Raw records
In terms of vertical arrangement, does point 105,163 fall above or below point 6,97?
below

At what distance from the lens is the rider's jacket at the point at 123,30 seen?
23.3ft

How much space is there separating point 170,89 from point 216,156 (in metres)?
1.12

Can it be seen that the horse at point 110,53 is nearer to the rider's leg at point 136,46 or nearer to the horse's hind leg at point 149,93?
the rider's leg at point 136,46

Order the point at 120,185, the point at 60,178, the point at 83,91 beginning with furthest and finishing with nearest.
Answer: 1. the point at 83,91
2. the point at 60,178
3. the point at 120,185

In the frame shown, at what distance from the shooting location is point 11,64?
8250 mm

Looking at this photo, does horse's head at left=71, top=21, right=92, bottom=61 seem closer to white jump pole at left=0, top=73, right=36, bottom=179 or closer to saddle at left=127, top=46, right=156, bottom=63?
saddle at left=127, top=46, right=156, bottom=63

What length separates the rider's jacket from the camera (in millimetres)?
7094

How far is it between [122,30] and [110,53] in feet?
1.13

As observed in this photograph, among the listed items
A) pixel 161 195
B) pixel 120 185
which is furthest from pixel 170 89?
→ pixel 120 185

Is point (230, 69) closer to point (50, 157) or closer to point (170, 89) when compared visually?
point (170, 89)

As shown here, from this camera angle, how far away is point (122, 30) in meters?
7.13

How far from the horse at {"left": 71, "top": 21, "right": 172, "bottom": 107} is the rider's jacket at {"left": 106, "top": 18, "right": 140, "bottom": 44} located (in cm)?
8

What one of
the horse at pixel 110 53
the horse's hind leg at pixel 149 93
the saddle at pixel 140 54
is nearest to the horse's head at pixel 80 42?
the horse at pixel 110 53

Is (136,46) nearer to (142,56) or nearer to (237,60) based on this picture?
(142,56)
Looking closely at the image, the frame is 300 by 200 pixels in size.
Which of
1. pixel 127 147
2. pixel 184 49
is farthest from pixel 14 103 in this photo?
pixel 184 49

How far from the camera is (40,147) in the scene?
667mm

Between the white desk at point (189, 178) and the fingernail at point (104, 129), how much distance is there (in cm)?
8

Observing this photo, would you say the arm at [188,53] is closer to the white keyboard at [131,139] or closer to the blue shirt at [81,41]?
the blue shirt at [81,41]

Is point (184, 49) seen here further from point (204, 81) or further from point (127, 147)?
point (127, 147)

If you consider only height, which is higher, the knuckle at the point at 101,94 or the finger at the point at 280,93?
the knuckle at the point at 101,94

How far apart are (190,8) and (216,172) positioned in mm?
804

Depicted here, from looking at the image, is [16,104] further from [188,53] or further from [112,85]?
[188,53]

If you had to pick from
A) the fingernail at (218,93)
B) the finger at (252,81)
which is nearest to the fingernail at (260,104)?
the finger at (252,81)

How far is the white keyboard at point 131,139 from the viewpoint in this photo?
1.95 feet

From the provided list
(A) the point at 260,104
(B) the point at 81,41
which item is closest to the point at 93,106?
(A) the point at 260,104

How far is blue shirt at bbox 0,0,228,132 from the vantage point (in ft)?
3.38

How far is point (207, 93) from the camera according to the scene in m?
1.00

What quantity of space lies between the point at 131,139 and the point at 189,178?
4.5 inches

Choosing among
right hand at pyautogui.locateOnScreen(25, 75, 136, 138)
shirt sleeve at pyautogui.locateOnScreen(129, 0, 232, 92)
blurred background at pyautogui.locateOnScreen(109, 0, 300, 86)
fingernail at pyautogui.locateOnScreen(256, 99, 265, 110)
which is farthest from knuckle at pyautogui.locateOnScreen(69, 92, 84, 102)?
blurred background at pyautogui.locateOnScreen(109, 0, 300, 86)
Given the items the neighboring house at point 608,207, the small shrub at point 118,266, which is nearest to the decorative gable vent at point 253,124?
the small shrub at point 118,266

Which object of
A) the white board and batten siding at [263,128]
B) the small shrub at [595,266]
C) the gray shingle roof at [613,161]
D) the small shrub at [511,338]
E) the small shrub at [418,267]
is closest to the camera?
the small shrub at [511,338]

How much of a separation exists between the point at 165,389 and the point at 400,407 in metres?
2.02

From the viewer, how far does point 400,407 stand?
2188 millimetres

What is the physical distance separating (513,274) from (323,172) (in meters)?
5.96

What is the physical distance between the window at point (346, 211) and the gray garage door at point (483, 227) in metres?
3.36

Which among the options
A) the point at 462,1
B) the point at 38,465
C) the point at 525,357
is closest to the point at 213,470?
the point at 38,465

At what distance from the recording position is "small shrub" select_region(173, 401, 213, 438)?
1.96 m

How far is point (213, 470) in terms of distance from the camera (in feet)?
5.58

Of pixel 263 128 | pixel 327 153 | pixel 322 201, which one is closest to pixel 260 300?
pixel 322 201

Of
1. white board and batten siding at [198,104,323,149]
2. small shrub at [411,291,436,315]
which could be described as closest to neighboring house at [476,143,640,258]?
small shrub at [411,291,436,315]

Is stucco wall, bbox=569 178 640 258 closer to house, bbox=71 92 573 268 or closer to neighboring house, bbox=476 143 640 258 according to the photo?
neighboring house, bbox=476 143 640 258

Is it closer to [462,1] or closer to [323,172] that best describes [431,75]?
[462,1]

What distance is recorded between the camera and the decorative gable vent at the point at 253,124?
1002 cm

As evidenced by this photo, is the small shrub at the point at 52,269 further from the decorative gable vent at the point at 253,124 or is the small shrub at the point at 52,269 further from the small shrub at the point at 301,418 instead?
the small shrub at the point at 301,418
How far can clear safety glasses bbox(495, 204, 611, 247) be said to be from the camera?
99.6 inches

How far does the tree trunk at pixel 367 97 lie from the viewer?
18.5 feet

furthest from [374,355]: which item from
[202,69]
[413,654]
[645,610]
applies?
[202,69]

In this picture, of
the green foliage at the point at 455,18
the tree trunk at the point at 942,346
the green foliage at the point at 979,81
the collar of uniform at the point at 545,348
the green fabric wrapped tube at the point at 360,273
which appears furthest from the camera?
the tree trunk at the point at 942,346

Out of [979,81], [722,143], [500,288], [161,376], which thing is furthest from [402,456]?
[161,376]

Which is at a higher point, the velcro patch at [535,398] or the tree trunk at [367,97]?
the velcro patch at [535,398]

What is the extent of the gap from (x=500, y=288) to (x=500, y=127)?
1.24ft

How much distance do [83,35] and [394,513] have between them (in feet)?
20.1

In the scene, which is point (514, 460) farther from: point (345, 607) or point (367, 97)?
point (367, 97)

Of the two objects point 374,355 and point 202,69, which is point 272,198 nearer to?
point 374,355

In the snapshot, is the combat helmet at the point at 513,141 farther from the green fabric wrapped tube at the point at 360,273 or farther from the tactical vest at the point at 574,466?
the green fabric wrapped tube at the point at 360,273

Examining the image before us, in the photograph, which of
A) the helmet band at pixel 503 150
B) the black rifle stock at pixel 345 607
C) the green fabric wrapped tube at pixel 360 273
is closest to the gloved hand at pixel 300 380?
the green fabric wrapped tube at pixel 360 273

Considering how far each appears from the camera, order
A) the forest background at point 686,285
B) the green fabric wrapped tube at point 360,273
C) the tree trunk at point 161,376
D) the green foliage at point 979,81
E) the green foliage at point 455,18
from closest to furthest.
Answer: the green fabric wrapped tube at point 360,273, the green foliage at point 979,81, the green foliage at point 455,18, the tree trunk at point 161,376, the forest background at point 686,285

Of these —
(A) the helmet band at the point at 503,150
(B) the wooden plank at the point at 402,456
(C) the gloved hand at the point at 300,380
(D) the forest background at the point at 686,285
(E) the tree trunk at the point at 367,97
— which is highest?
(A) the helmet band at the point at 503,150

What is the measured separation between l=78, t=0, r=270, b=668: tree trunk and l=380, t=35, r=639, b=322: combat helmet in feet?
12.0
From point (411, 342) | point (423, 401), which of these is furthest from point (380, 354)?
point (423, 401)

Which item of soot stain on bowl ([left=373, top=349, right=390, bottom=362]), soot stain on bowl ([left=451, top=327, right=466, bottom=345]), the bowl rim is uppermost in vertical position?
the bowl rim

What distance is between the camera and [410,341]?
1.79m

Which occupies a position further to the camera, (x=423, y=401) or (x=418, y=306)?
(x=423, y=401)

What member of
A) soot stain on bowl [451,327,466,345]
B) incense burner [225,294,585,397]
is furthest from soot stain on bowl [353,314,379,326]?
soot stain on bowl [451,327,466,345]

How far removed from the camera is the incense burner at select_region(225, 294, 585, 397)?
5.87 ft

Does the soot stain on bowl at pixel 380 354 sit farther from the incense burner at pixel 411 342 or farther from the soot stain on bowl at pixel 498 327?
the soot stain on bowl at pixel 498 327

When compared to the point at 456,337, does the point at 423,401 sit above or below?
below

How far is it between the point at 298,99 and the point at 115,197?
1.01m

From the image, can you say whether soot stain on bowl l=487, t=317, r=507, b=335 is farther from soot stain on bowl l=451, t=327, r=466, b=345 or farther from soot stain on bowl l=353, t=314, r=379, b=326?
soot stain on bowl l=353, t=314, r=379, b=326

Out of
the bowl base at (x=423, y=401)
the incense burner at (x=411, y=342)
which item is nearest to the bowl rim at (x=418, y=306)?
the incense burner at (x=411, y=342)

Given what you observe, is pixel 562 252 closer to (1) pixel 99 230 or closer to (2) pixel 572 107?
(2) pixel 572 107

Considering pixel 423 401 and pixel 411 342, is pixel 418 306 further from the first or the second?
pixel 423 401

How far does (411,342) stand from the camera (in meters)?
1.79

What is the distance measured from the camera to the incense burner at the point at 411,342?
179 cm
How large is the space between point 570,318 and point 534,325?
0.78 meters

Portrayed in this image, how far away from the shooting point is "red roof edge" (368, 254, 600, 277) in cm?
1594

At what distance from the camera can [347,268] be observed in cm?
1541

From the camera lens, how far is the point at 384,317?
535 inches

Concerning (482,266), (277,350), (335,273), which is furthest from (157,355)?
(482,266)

### Exercise description
Copy out the lines of the items, starting at the line with "Considering how far" and continuing through the line with "from closest to furthest.", including both of those lines.

### Full solution
Considering how far each appears from the camera, order
A) the forest background at point 686,285
B) the green fabric wrapped tube at point 360,273
C) the tree trunk at point 161,376
D) the green foliage at point 979,81
E) the green foliage at point 455,18
from closest to furthest.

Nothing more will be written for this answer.